THE NIFTY AND SENSEX BULL RUN – REASONS AND PROSPECTS


Source: Finblab

It’s not been a long time when we saw Sensex, the index of BSE touches the 46,000 benchmark level on 9th December 2020. Nifty 50, index of NSE also touched 13,000 levels in December. These figures would seem astonishing to someone in March when markets crashed drastically due to global economies shutting down attributable to the deadly Coronavirus. This offers us a reason to ponder over what’s happening within the world that makes the markets so optimistic.
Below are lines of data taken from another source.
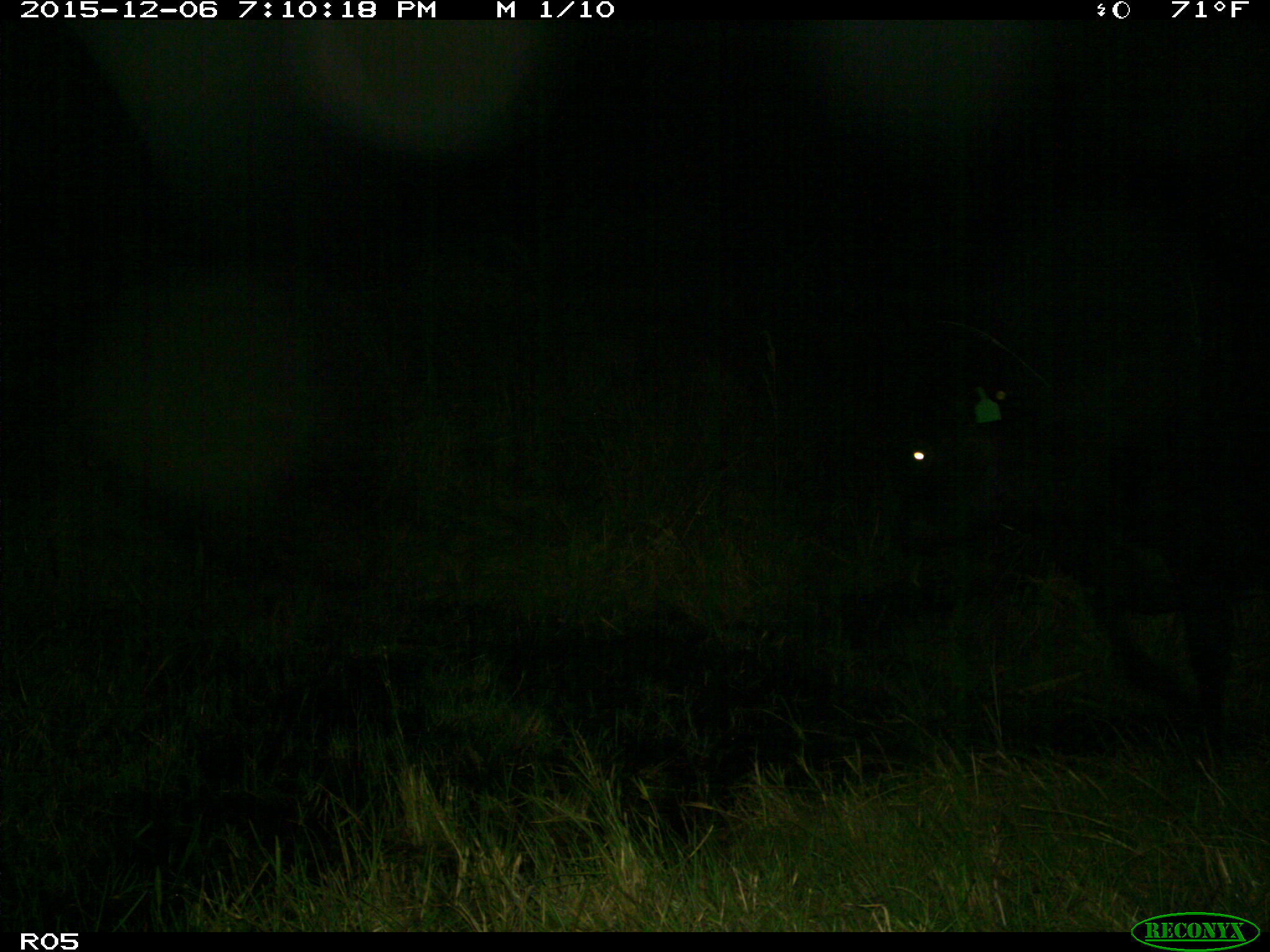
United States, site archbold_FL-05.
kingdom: Animalia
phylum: Chordata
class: Mammalia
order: Artiodactyla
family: Bovidae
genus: Bos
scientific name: Bos taurus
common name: domestic cow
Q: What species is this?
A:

With no stopping the bull, Sensex crosses 46,000 amid record FPI flows |  Business Standard News
Source: Business Standard

The main reason behind this bull run is that the foreign investment inflows into India. Net Foreign Direct Investment into India has crossed Rs. 1.42 lakh crores in 2020 compared to Rs. 1.36 lakh crore in 2019 (figures as stated in a report by Live Mint). In a recent interview, RBI governor Mr. Shaktikanta Das had said that foreign investors are attracted by India’s growth prospects and there’s no harm in the markets soaring at unprecedented heights. Also, India has many undervalued stocks and there is so much potential for development in the country. The government of India acted responsibly and announced several fiscal stimulus packages which have contributed to amplified business confidence and reduced uncertainty amongst the Indian firms. 

FII inflows cross Rs 50,000 crore in November; turn net positive for 2020 -  cnbctv18.com
Source: CNBC TV18

In the recent monetary policy announced by the Reserve Bank of India on 4th December 2020, the decision to maintain the status-quo on repo rates made the markets roar. The RBI also said the real GDP growth for H2 is anticipated to be positive. According to the statements released, real growth for 2021 is projected at -7.5% which incorporates an expected 0.1% growth rate in Q3 and 0.7% growth rate in Q4. For Q2 the GDP contracted by 7.5% which was less than the projected contraction for the quarter. Macroeconomic concerns such as aggregate demand and profit margins have been rising in both the rural and urban sectors. Manufacturing firms have seen a lift as the economy unlocks in a full-phased manner. This can be a bit of positive news for the migrant labourers who have been gradually returning to work. 

Stock Markets reflect the emotions of all investors in the most transparent manner. Trade experts have a say that markets shall remain bullish for a year more or less thanks to positive prospects. The economic indicators express the present-day scenario which isn’t welcoming but the economic outlook is what matters in these uncertain circumstances. The government and RBI have collectively tried their best to recover the economy which is positively correlated with the stock exchange rally. 

The upcoming news about the rules to open international travel can act as a boost to the adversely hit – tourism sector. The revival of this sector will further increase the indices and contribute to multi-speed return and a V-shaped recovery in the Indian economy. It’ll also lead to more sectors participating in the market rally. 

Reliance Industries announced the arrival of 5G technology next year which comes as an enormous development for the country and given its reach to usher in global investors like Facebook and Google on-board is a proud moment for India. These resonate with the aim of digitization and globalization for India in the forthcoming years. The recent Burger King IPO was subscribed by over 156 times, shows the craze amongst the people to explore and venture out into new sectors. The stock received a bumper opening at a 92.25% premium. 

Moreover, the news of the vaccine against Covid-19 and also the first dose of Pfizer vaccine administered is what the world wanted to listen to for the longest time. This factor is equally important as the FII’s investments in the market rally. Suddenly the prices of gold and silver went down as gold is considered to be the safest investment by Indians. This shows that uncertainty is reducing and people are ready to take risks and dive into the world of value investing. 

The BSE Small-cap and Mid-cap stocks are performing better than the large-cap stocks. This could be due to turbulent market conditions and also the fact that they attract higher returns as well as possess high risk. The risk-taking appetite of those losing their jobs seems to have increased and mutual funds are keen on investing in mid-caps. 

On 15th December 2020, JP Morgan released a statement forecasting Nifty to 15,500 levels by December 2021. Another brokerage house forecasts Sensex to touch 50,000 by December 2021. Despite the trade experts being positive about the bull run, they still expect a correction of at least 15% in the markets. The explanation being financial year-ending for foreign investors as they ought to close their books by booking profits. The RBI governor continues to be positive and assures that India contains a cushion for sustaining outflows. It encourages companies to cut back dividends i.e. retain the earnings. So we need to be patient for the economy to recover and think of a brilliant long-term way forward for the country.